Outros pontos relacionados à epidemiologia da febre amarela devem, também, ser lembrados e constituir objeto de apreciação por parte dos encarregados das medidas para impedir a reintrodução da endemia amarílica, em áreas urbanas brasileiras. Quando, no começo do século, iniciou-se a luta contra a febre amarela através do combate ao seu transmissor, percebeu-se que não era necessário exterminá-lo completamente para interromper a transmissão em áreas urbanas. Mantendo-se o índice de infestação domiciliar por A. aegypti em níveis inferiores a 5%, desapareceriam os casos urbanos de febre amarela5. Presentemente, dispõem-se de índices mais precisos para avaliar o risco de transmissão urbana da febre amarela e uma das tarefas urgentes em nosso meio é sua determinação, para aquilatar o potencial de ocorrência de casos de infecção pelo vírus amarílico em nossas áreas metropolitanas. Paralelamente, dever-se-ia estudar a suscetibilidade das cepas de A. aegypti que se encontram atualmente em muitos municípios brasileiros, para determinar sua real importância como transmissores dos vírus da febre amarela e do dengue.

A possibilidade da ocorrência de epidemias de dengue é outro aspecto que não pode ser desprezado na avaliação dos riscos a que permanecem expostas as populações das áreas reinfestadas pelo A. aegypti. O surto dessa virose, ocorrido na região das Antilhas e na Venezuela, entre 1963 e 1965, e a pandemia que grassou por toda a América Central, em 19773, assim como os episódios mais recentes da Colômbia e de Cuba, onde muitos milhares de casos foram verificados, são exemplos insofismáveis de que o dengue ocorre somente nas áreas em que o A. aegypti está presente.
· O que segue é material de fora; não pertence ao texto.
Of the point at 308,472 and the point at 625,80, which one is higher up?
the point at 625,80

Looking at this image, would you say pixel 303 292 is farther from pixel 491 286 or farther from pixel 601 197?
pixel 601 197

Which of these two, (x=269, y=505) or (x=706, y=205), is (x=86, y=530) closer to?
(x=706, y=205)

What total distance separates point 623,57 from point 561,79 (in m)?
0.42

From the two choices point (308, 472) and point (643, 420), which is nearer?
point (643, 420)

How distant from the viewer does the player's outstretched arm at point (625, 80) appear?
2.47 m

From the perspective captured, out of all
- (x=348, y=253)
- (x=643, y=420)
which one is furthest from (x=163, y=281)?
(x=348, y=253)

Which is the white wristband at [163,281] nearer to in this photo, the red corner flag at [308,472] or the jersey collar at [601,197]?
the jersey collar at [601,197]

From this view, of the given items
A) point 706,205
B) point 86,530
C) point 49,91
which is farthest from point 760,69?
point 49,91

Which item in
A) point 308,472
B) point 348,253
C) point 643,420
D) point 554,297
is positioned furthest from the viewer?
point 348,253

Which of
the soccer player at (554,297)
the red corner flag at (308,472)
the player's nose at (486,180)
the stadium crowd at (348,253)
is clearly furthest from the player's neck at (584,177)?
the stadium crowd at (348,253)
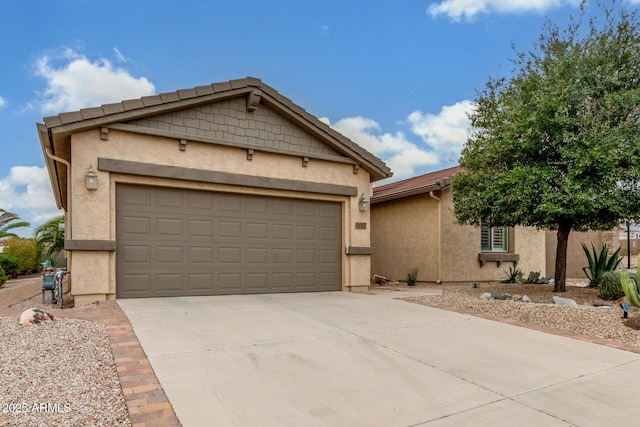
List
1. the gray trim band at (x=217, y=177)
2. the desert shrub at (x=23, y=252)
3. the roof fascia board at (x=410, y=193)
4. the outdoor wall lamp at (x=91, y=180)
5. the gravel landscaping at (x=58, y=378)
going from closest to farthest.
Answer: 1. the gravel landscaping at (x=58, y=378)
2. the outdoor wall lamp at (x=91, y=180)
3. the gray trim band at (x=217, y=177)
4. the roof fascia board at (x=410, y=193)
5. the desert shrub at (x=23, y=252)

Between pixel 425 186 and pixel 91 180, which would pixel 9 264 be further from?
pixel 425 186

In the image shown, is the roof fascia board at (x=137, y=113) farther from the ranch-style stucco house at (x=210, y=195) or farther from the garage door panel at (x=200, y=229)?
the garage door panel at (x=200, y=229)

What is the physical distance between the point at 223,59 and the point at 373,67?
15.7 ft

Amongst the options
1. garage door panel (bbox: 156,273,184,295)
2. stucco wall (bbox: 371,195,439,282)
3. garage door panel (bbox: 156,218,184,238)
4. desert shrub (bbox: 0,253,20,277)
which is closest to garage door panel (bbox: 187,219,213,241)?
garage door panel (bbox: 156,218,184,238)

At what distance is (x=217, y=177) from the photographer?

No Brasil, o único surto de dengue bem documentado ocorreu em Boa Vista, capital de Roraima, em período compreendido pelo final de 1981 e início de 19822. Calcula-se que, nessa época, tenham acontecido cerca de 7.000 casos da virose, tendo sido identificados, em amostras da população, vírus dos tipos 1 e 4. Anteriormente, nos primeiros anos da década de 50, em inquérito soroepidemiológico realizado pelo Instituto Evandro Chagas, alguns indivíduos já tinham sido encontrados com anticorpos anti-dengue, na Amazônia2. Estes registros, além do surto bem determinado de Boa Vista, constituem talvez os únicos dados confiáveis acerca da ocorrência de dengue no Brasil. Torna-se, desta maneira, prioritária a realização de inquéritos soroepidemiológicos visando aferir o contacto prévio com o vírus do dengue em habitantes das áreas atualmente infestadas pelo A. aegypti, uma vez que em certos pacientes, já sensibilizados pelos antígenos virais, podem verificar-se quadros de maior gravidade, caso ocorra nova infecção.

 

REFERÊNCIAS BIBLIOGRÁFICAS

1. FRANCO, O. História da febre amarela no Brasil. Rev. Brasil. Malar. D. trop. 21: 317-520, 1969.

2. OSANAI, C.H. et alii. Surto de dengue em Boa Vista, Roraima. Nota prévia. Rev. Inst. Med. trop. S. Paulo, 25: 53-4, 1983.

3. PAN AMERICAN HEALTH ORGANIZATION — Dengue in the Caribbean, 1977. Scientific Publication, no 375, Washington, 1977.

4. SOPER, F.L. Erradicación en las Américas de los invasores africanos Aedes aegypti y Anopheles gambiae. Bol Of. Sanit. Panam., 55:259-66,1963.

5. SOPER, F.L. El Aedes aegypti y la fiebre amarilla. Bol. Of. Sanit. Panam., 64:187-96, 1968.